The filtered high-quality sequences were assembled by SOAPdenovo2 [49].

SSRs evaluation based on the genetic diversity of E. sibiricus germplasm

Four hundred pairs of SSR markers were randomly selected for synthesis, then PCR and electrophoresis were performed for screening and validation. Primers with only 0–2 amplified bands were recognized as single-locus SSR and those possessing polymorphism was named ‘E. sibiricus genome assembly single locus’ (ESGA-SL) marker. Analogously, primers with more than 2 amplified bands simultaneously polymorphic was called ‘E. sibiricus genome assembly multi loci’ (ESGA-ML) marker. In addition, 30 pairs of multi loci markers including fifteen G-SSR markers (ESGS [40]) developed based on magnetic bead enrichment, and fifteen pairs of EST-SSR markers (ES [31]) based on E. sibiricus transcriptome were also selected to amplified the same 27 E. sibiricus accessions DNA (Table S5, Supplementary file).

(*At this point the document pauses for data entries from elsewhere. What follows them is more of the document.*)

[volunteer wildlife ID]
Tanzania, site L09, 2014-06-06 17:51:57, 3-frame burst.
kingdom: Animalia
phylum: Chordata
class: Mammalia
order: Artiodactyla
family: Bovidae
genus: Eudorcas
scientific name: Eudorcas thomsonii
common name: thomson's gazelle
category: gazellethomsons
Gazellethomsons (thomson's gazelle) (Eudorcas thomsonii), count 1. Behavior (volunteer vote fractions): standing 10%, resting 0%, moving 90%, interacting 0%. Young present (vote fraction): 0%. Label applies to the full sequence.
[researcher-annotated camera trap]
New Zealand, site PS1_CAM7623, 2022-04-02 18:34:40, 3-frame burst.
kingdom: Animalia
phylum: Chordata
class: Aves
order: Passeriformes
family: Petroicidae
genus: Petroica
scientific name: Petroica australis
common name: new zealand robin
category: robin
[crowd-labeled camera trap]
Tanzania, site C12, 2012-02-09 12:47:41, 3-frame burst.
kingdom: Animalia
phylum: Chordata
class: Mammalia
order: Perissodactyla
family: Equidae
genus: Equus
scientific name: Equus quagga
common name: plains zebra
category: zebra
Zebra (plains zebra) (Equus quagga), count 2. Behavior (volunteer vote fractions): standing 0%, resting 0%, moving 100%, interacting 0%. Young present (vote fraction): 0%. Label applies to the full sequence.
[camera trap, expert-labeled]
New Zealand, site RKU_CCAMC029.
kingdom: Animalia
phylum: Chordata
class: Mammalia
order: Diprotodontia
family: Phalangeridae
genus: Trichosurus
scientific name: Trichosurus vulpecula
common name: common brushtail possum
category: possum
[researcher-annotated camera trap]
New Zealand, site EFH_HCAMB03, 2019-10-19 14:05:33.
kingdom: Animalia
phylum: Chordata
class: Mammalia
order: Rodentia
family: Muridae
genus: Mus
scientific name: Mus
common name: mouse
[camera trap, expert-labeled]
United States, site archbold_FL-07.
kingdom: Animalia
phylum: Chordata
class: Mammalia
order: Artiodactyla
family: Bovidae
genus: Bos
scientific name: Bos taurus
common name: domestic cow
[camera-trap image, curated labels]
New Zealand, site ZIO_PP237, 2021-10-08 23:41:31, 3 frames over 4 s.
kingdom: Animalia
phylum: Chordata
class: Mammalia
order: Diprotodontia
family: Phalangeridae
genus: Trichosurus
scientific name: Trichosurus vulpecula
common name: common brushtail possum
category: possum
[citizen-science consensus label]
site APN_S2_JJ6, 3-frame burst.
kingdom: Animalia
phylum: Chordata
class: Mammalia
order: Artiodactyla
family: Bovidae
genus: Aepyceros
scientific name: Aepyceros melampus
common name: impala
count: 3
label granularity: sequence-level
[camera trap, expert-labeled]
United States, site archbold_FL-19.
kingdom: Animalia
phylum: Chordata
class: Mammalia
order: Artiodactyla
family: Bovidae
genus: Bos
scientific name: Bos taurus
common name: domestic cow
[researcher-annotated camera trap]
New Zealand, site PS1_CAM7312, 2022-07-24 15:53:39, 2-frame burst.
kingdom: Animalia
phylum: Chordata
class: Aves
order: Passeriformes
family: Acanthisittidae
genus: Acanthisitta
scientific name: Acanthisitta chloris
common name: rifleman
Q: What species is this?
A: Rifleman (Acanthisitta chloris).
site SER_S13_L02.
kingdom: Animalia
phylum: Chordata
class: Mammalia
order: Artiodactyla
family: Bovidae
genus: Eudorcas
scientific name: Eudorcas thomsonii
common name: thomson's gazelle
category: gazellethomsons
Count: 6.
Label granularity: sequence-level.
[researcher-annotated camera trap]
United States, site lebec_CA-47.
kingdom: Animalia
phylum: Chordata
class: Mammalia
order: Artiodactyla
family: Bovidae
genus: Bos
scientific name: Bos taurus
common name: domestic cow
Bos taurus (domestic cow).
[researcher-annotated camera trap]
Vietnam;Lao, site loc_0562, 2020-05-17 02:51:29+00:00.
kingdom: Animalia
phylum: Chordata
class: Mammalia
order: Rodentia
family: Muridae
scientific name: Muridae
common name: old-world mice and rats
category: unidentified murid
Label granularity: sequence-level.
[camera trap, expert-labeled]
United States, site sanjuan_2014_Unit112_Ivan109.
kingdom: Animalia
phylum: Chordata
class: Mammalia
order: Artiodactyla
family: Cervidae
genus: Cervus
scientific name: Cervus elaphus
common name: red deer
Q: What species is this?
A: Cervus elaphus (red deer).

Amplified bands were recorded following genotypes (single locus marker) or 0/1 binary matrix (multi loci marker). Nei’s genetic distance (GD) matrix among 27 accessions was calculated by Freetree [50] with 10,000 bootstrap value, and the UPGMA dendrogram was constructed then visualized in Figtree [50]. The principal coordinate analysis (PCoA) was performed via NTSYS v2.2 [51]. STRUCTURE v2.3.4 [52] was performed based on a Bayesian model to the illustration of genetic membership. The parameters were set to 50,000 burn-in and 100,000 Monte Carlo Markov chain (MCMC) with an admixture model. The STRUCTURE HARVESTER [53] was then applied to estimate the “optimum K”. The hierarchical analysis of molecular variance (AMOVA) was carried out using GenAlEx [54] to calculate the number of alleles (Na), effective alleles (Ne), Shannon diversity index (I), expected heterozygosity (He), polymorphic site proportion (PP) and other genetic diversity parameters. Finally, the observed heterozygosity (Ho) and gene flow (Nm) of single-locus SSRs were calculated.